After a consultation and technical assessment process spanning more than four years, Napandee in Kimba, South Australia has been identified to host Australia’s National Radioactive Waste Management Facility.
Minister for Resources and Northern Australia Matt Canavan announced the decision.
“I am satisfied a facility at Napandee will safely and securely manage radioactive waste and that the local community has shown broad community support for the project and economic benefits it will bring,” Minister Canavan said.
About 80 per cent of Australia’s radioactive waste stream is associated with the production of nuclear medicine which, on average, one in two Australians will need during their lifetime.
Nuclear medicine is used in the diagnosis of a variety of heart, lung and musculoskeletal conditions, and treatment of specific cancers.
This medical waste, along with Australia’s historical radioactive waste holdings, is currently spread over more than 100 locations across the country, like science facilities, universities and hospitals.
It is Australian Government policy and international best practice for this material to be consolidated into a purpose-built facility, where it can be safely managed.
The facility will be capable of permanently disposing of low level waste and temporarily storing intermediate level waste for decades (while a separate intermediate level waste disposal facility is developed).
In 2015 the Government began a process to find a suitable site for the facility, which will create 45 jobs and be delivered alongside a $31 million Community Development Package.

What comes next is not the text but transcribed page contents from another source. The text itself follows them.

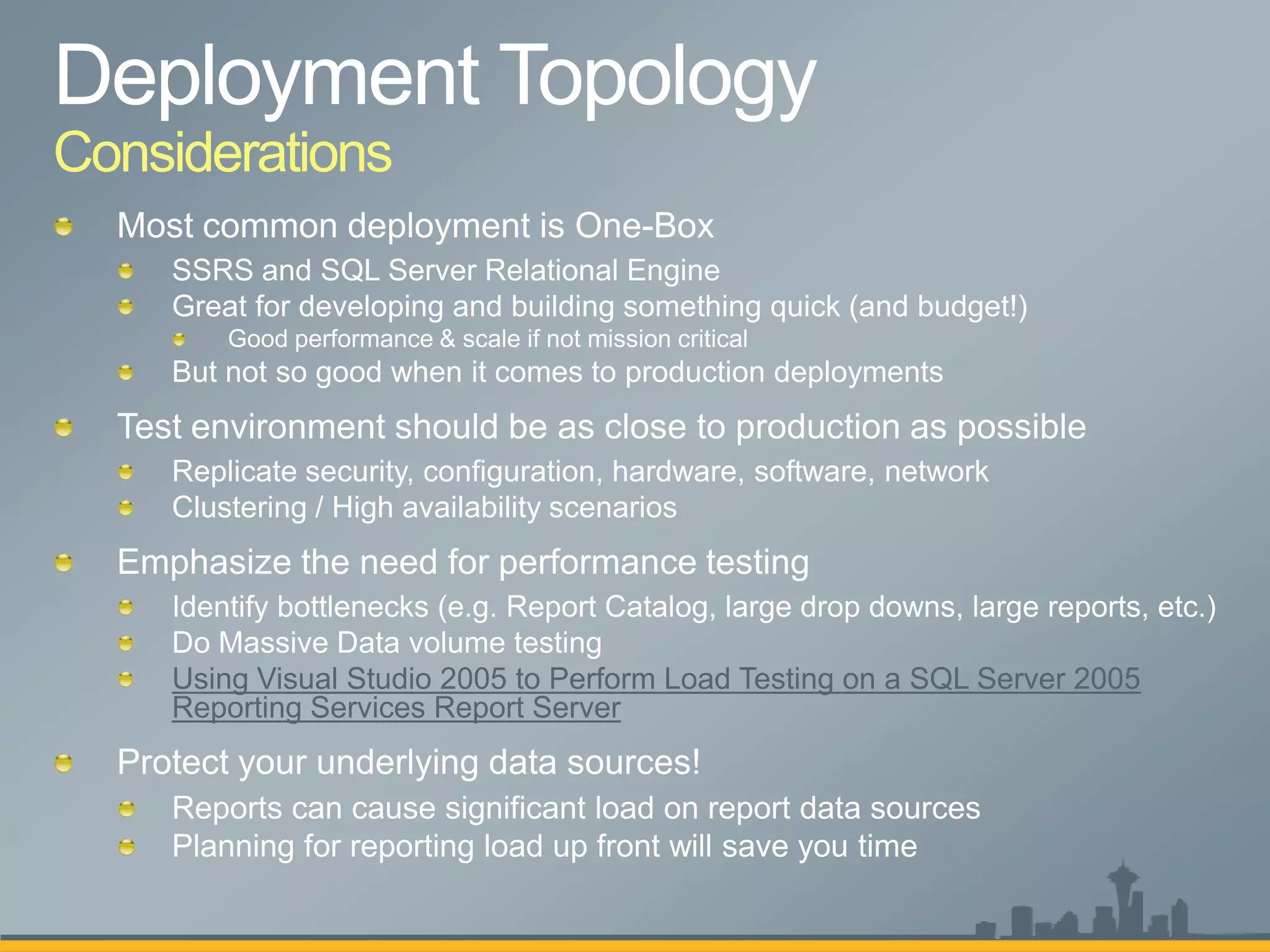 Deployment Topology
Considerations

Most common deployment is One-Box
SSRS and SQL Server Relational Engine
Great for developing and building something quick (and budget!)
Good performance & scale if not mission critical
But not so good when it comes to production deployments

Test environment should be as close to production as possible
Replicate security, configuration, hardware, software, network
Clustering / High availability scenarios

Emphasize the need for performance testing
Identify bottlenecks (e.g. Report Catalog, large drop downs, large reports, etc.)
Do Massive Data volume testing
Using Visual Studio 2005 to Perform Load Testing on a SQL Server 2005 Reporting Services Report Server

Protect your underlying data sources!
Reports can cause significant load on report data sources
Planning for reporting load up front will save you time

Three broad requirements were relevant in assessing potential facility sites. They had to be volunteered by a landowner, technically suitable, and have broad community support from nearby residents.
Three volunteered sites in South Australia have been assessed in this detailed phase of the process: Wallerberdina Station, near Hawker, and two sites near Kimba, Napandee and Lyndhurst.
Technical studies, examining seismology, hydrology and geology, amongst other factors, concluded that all sites could safely and securely store radioactive waste with appropriate mitigations.
It was found the complexity and costs associated with the mitigations would be greater at Wallerberdina than at the two Kimba sites, and of those, greater at Lyndhurst than Napandee.
A community ballot undertaken in December 2019 indicated that the majority of the community near Wallerberdina Station did not support the facility (47.33 per cent in favour).
In contrast, 61.6 per cent of voters in Kimba support the proposal. The broad support of the Kimba community is reflected in:
- 59.3 per cent support from surveyed local businesses
- 59.8 per cent support from local submissions
- 60 per cent support from neighbours within five kilometres of Napandee
- 100 per cent of direct neighbours that share a boundary with the site at Napandee support the facility
“Based on these technical assessments and community sentiment indicators, I have identified 160 hectares at Napandee to host the facility,” Minister Canavan said.
“Napandee was volunteered by the landowner, is suitable from a technical perspective, and has broad community support from those who live and work nearby.
“Compared to the other site in Kimba (Lyndhurst) establishing the facility at Napandee would be less technically complex, and has stronger support from direct neighbours.”
Minister Canavan said the announcement concluded a significant step in a consultation and technical assessment process that would continue for years as the facility was designed and delivered.
“This will include further site-specific technical and regulatory approvals, and close work with Aboriginal communities to identify and protect any heritage” he said.
“The facility has broad community support in Kimba but I acknowledge there remains opposition, particularly amongst the Barngarla People and their representative group.
“We will work with Traditional Owners to protect culture and heritage, and to maximise economic opportunities and outcomes for local Aboriginal communities near the future facility.
“We’ll also work with the Barngarla People on an Aboriginal Cultural Heritage Management Plan to manage heritage values around the site, as well as an Aboriginal Economic and Heritage Participation Plan.
“I also acknowledge concern about potential agricultural impacts. Experience around the world is that waste and agricultural industries can coexist, but we will work to provide more assurance.
“And after a sustained effort from outside anti-nuclear groups, I also acknowledge submissions from people who do not live in Kimba demonstrated concern about the facility proceeding.
“I will proceed with the project in a way that recognises and respects views of those who oppose the facility, including the Barngarla People and those with agricultural interests,” he said.
“I will ensure there is ongoing support for the community and that future planning and development for the facility proceeds in a respectful way.
“In coming weeks, I will introduce legislation that declares Napandee to be the site of the facility, and establishes a community fund to support Kimba in hosting the facility.
“Further information supporting my assessment, including submissions, will be publicly released along with the legislation, after privacy and commercial matters have been reviewed.
“I thank the people of Kimba, Hawker, Quorn and surrounds, Traditional Owner groups, the Kimba District and Flinders Ranges councils and Outback Communities Authority for their participation in this process.
“This announcement is the culmination of a search that has been ongoing for more than 40 years.”